Input data

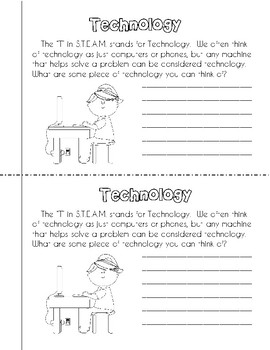 Introduction to STEAM/STEM Mini-Book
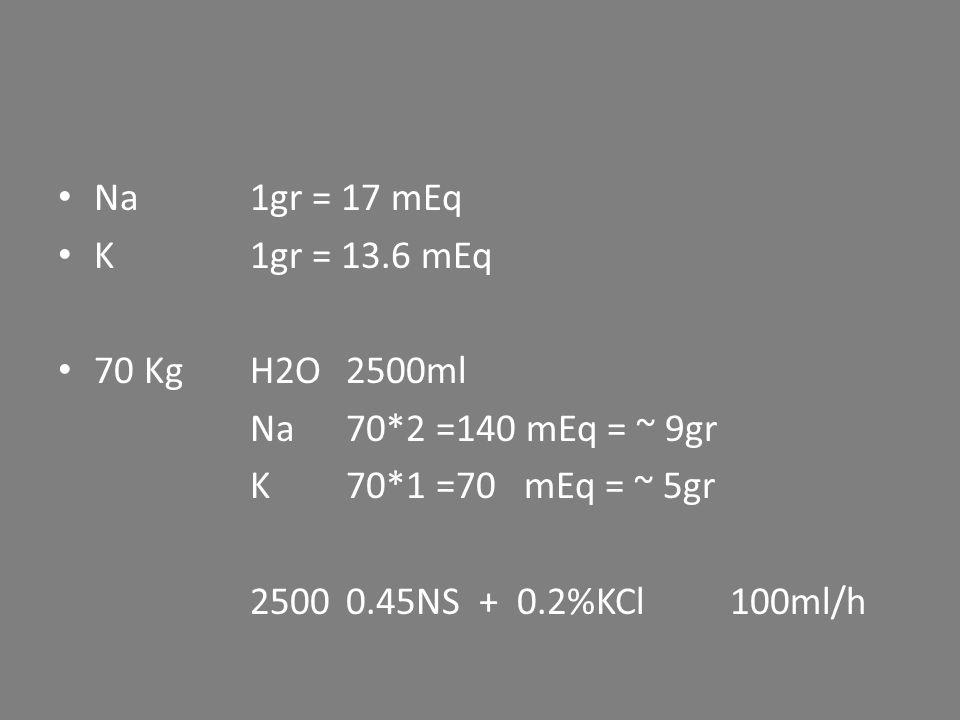 Na 1gr = 17 mEq K 1gr = 13.6 mEq. 70 Kg H2O 2500ml. Na 70*2 =140 mEq = ~ 9gr. K 70*1 =70 mEq = ~ 5gr.
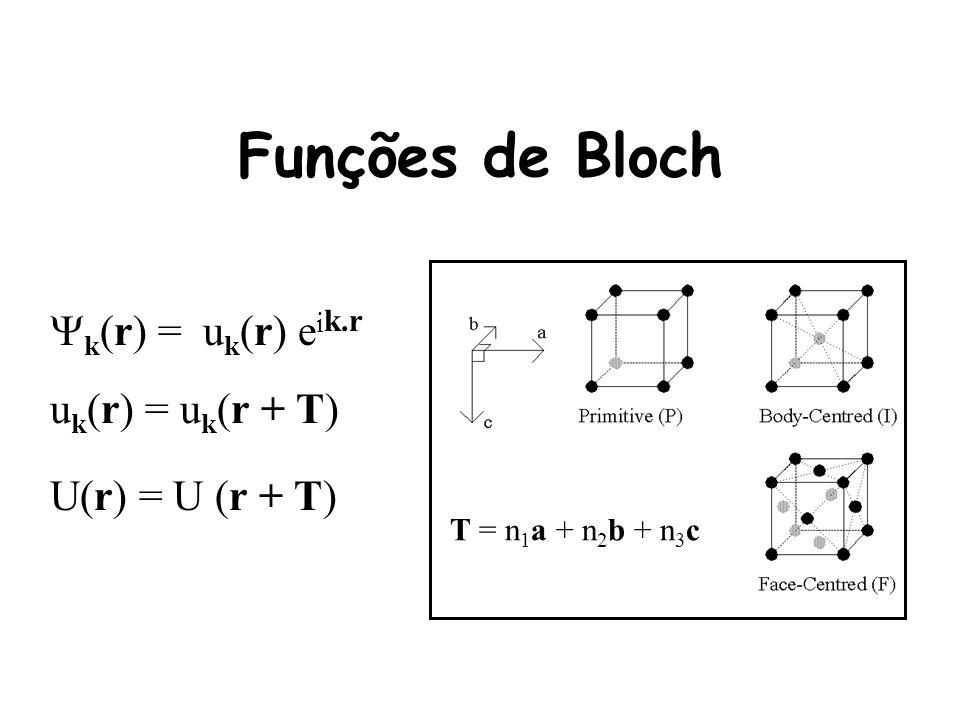 Funções de Bloch k (r) = u k (r) e i k.r u k (r) = u k (r + T) U(r) = U (r + T) T = n 1 a + n 2 b + n 3 c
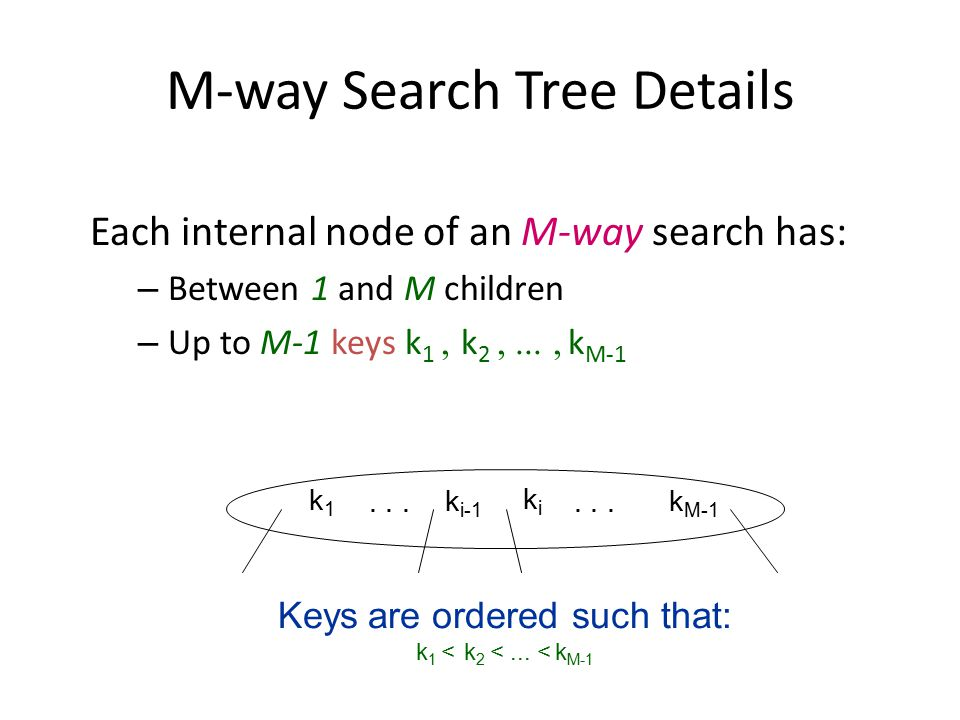 M-way Search Tree Details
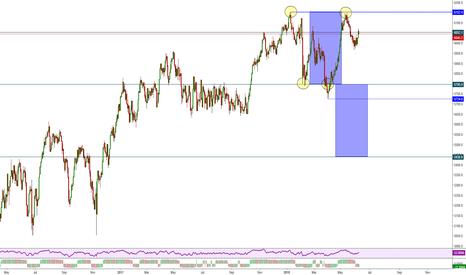 XJO: ASX 200 - Watch the Price Action in the Top Area.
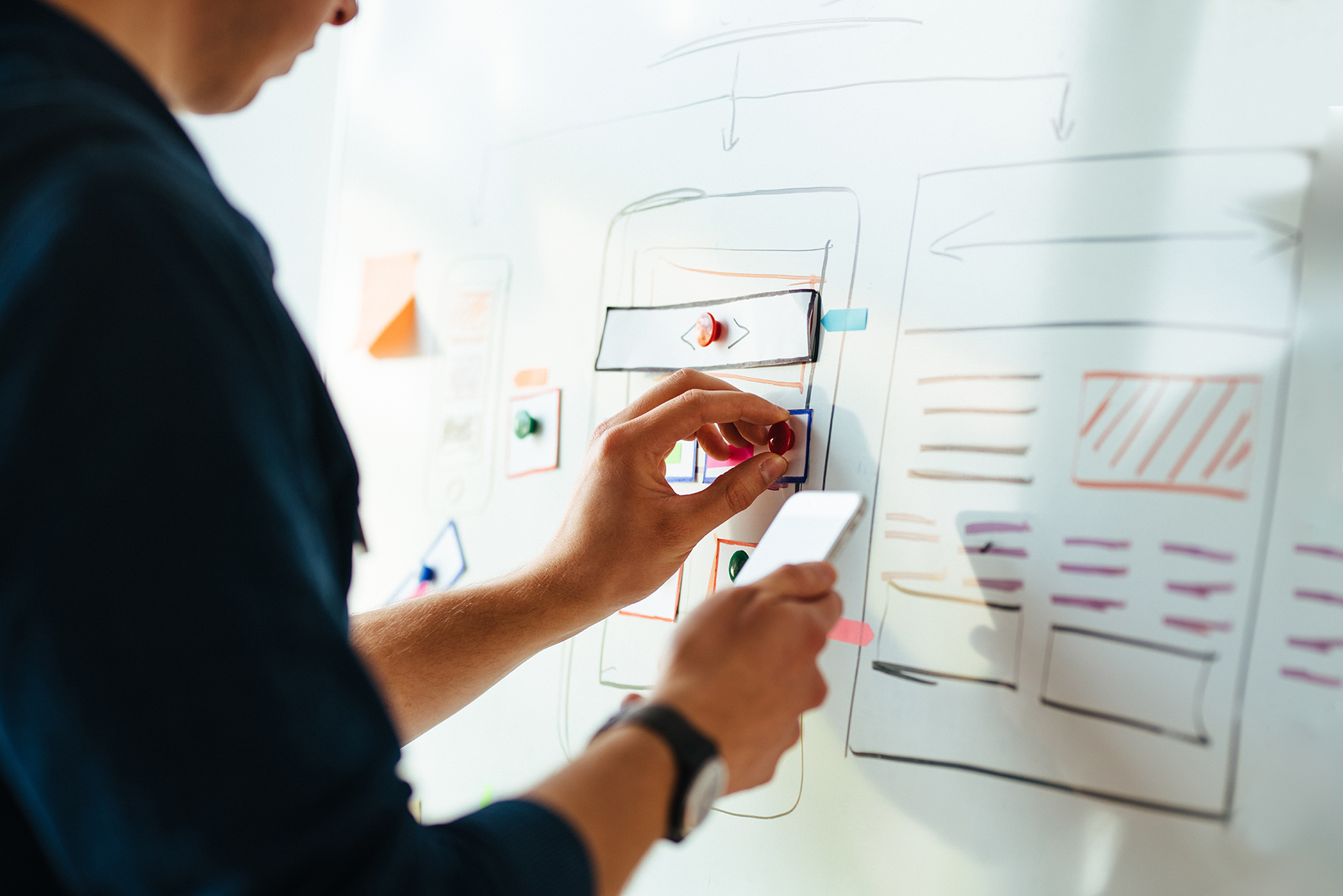 Custom SEO-Friendly Web design and website development in Mississauga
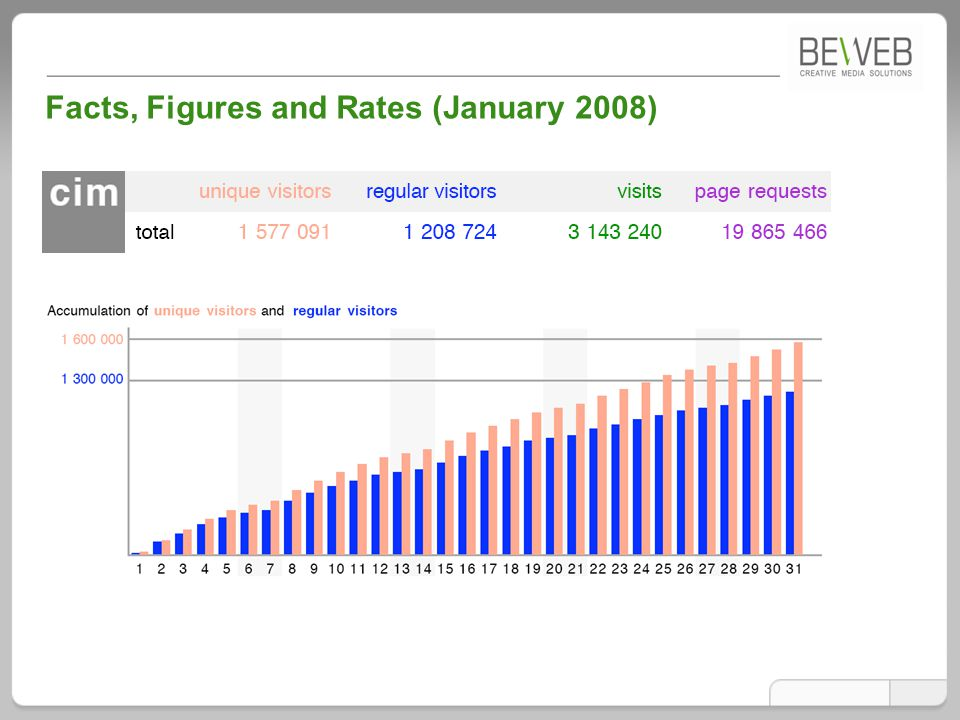 Facts, Figures and Rates (January 2008)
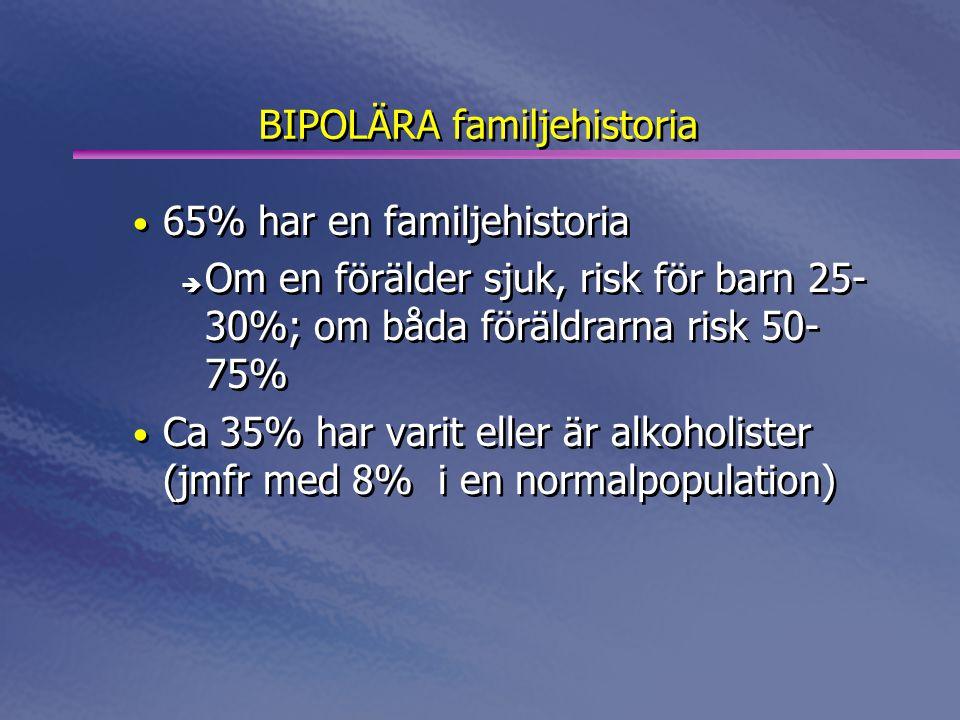 BIPOLÄRA familjehistoria • 65% har en familjehistoria è Om en förälder sjuk, risk för barn 25- 30%; om båda föräldrarna risk 50- 75% • Ca 35% har varit eller är alkoholister (jmfr med 8% i en normalpopulation) • 65% har en familjehistoria è Om en förälder sjuk, risk för barn 25- 30%; om båda föräldrarna risk 50- 75% • Ca 35% har varit eller är alkoholister (jmfr med 8% i en normalpopulation)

Exercise brief
Give again the stretch of the entries above that begins at the line with "Funções de Bloch" and ends at the line with "Custom SEO-Friendly Web", word for word, with no pictures.

Result below
 Funções de Bloch k (r) = u k (r) e i k.r u k (r) = u k (r + T) U(r) = U (r + T) T = n 1 a + n 2 b + n 3 c
 M-way Search Tree Details
 XJO: ASX 200 - Watch the Price Action in the Top Area.
 Custom SEO-Friendly Web design and website development in Mississauga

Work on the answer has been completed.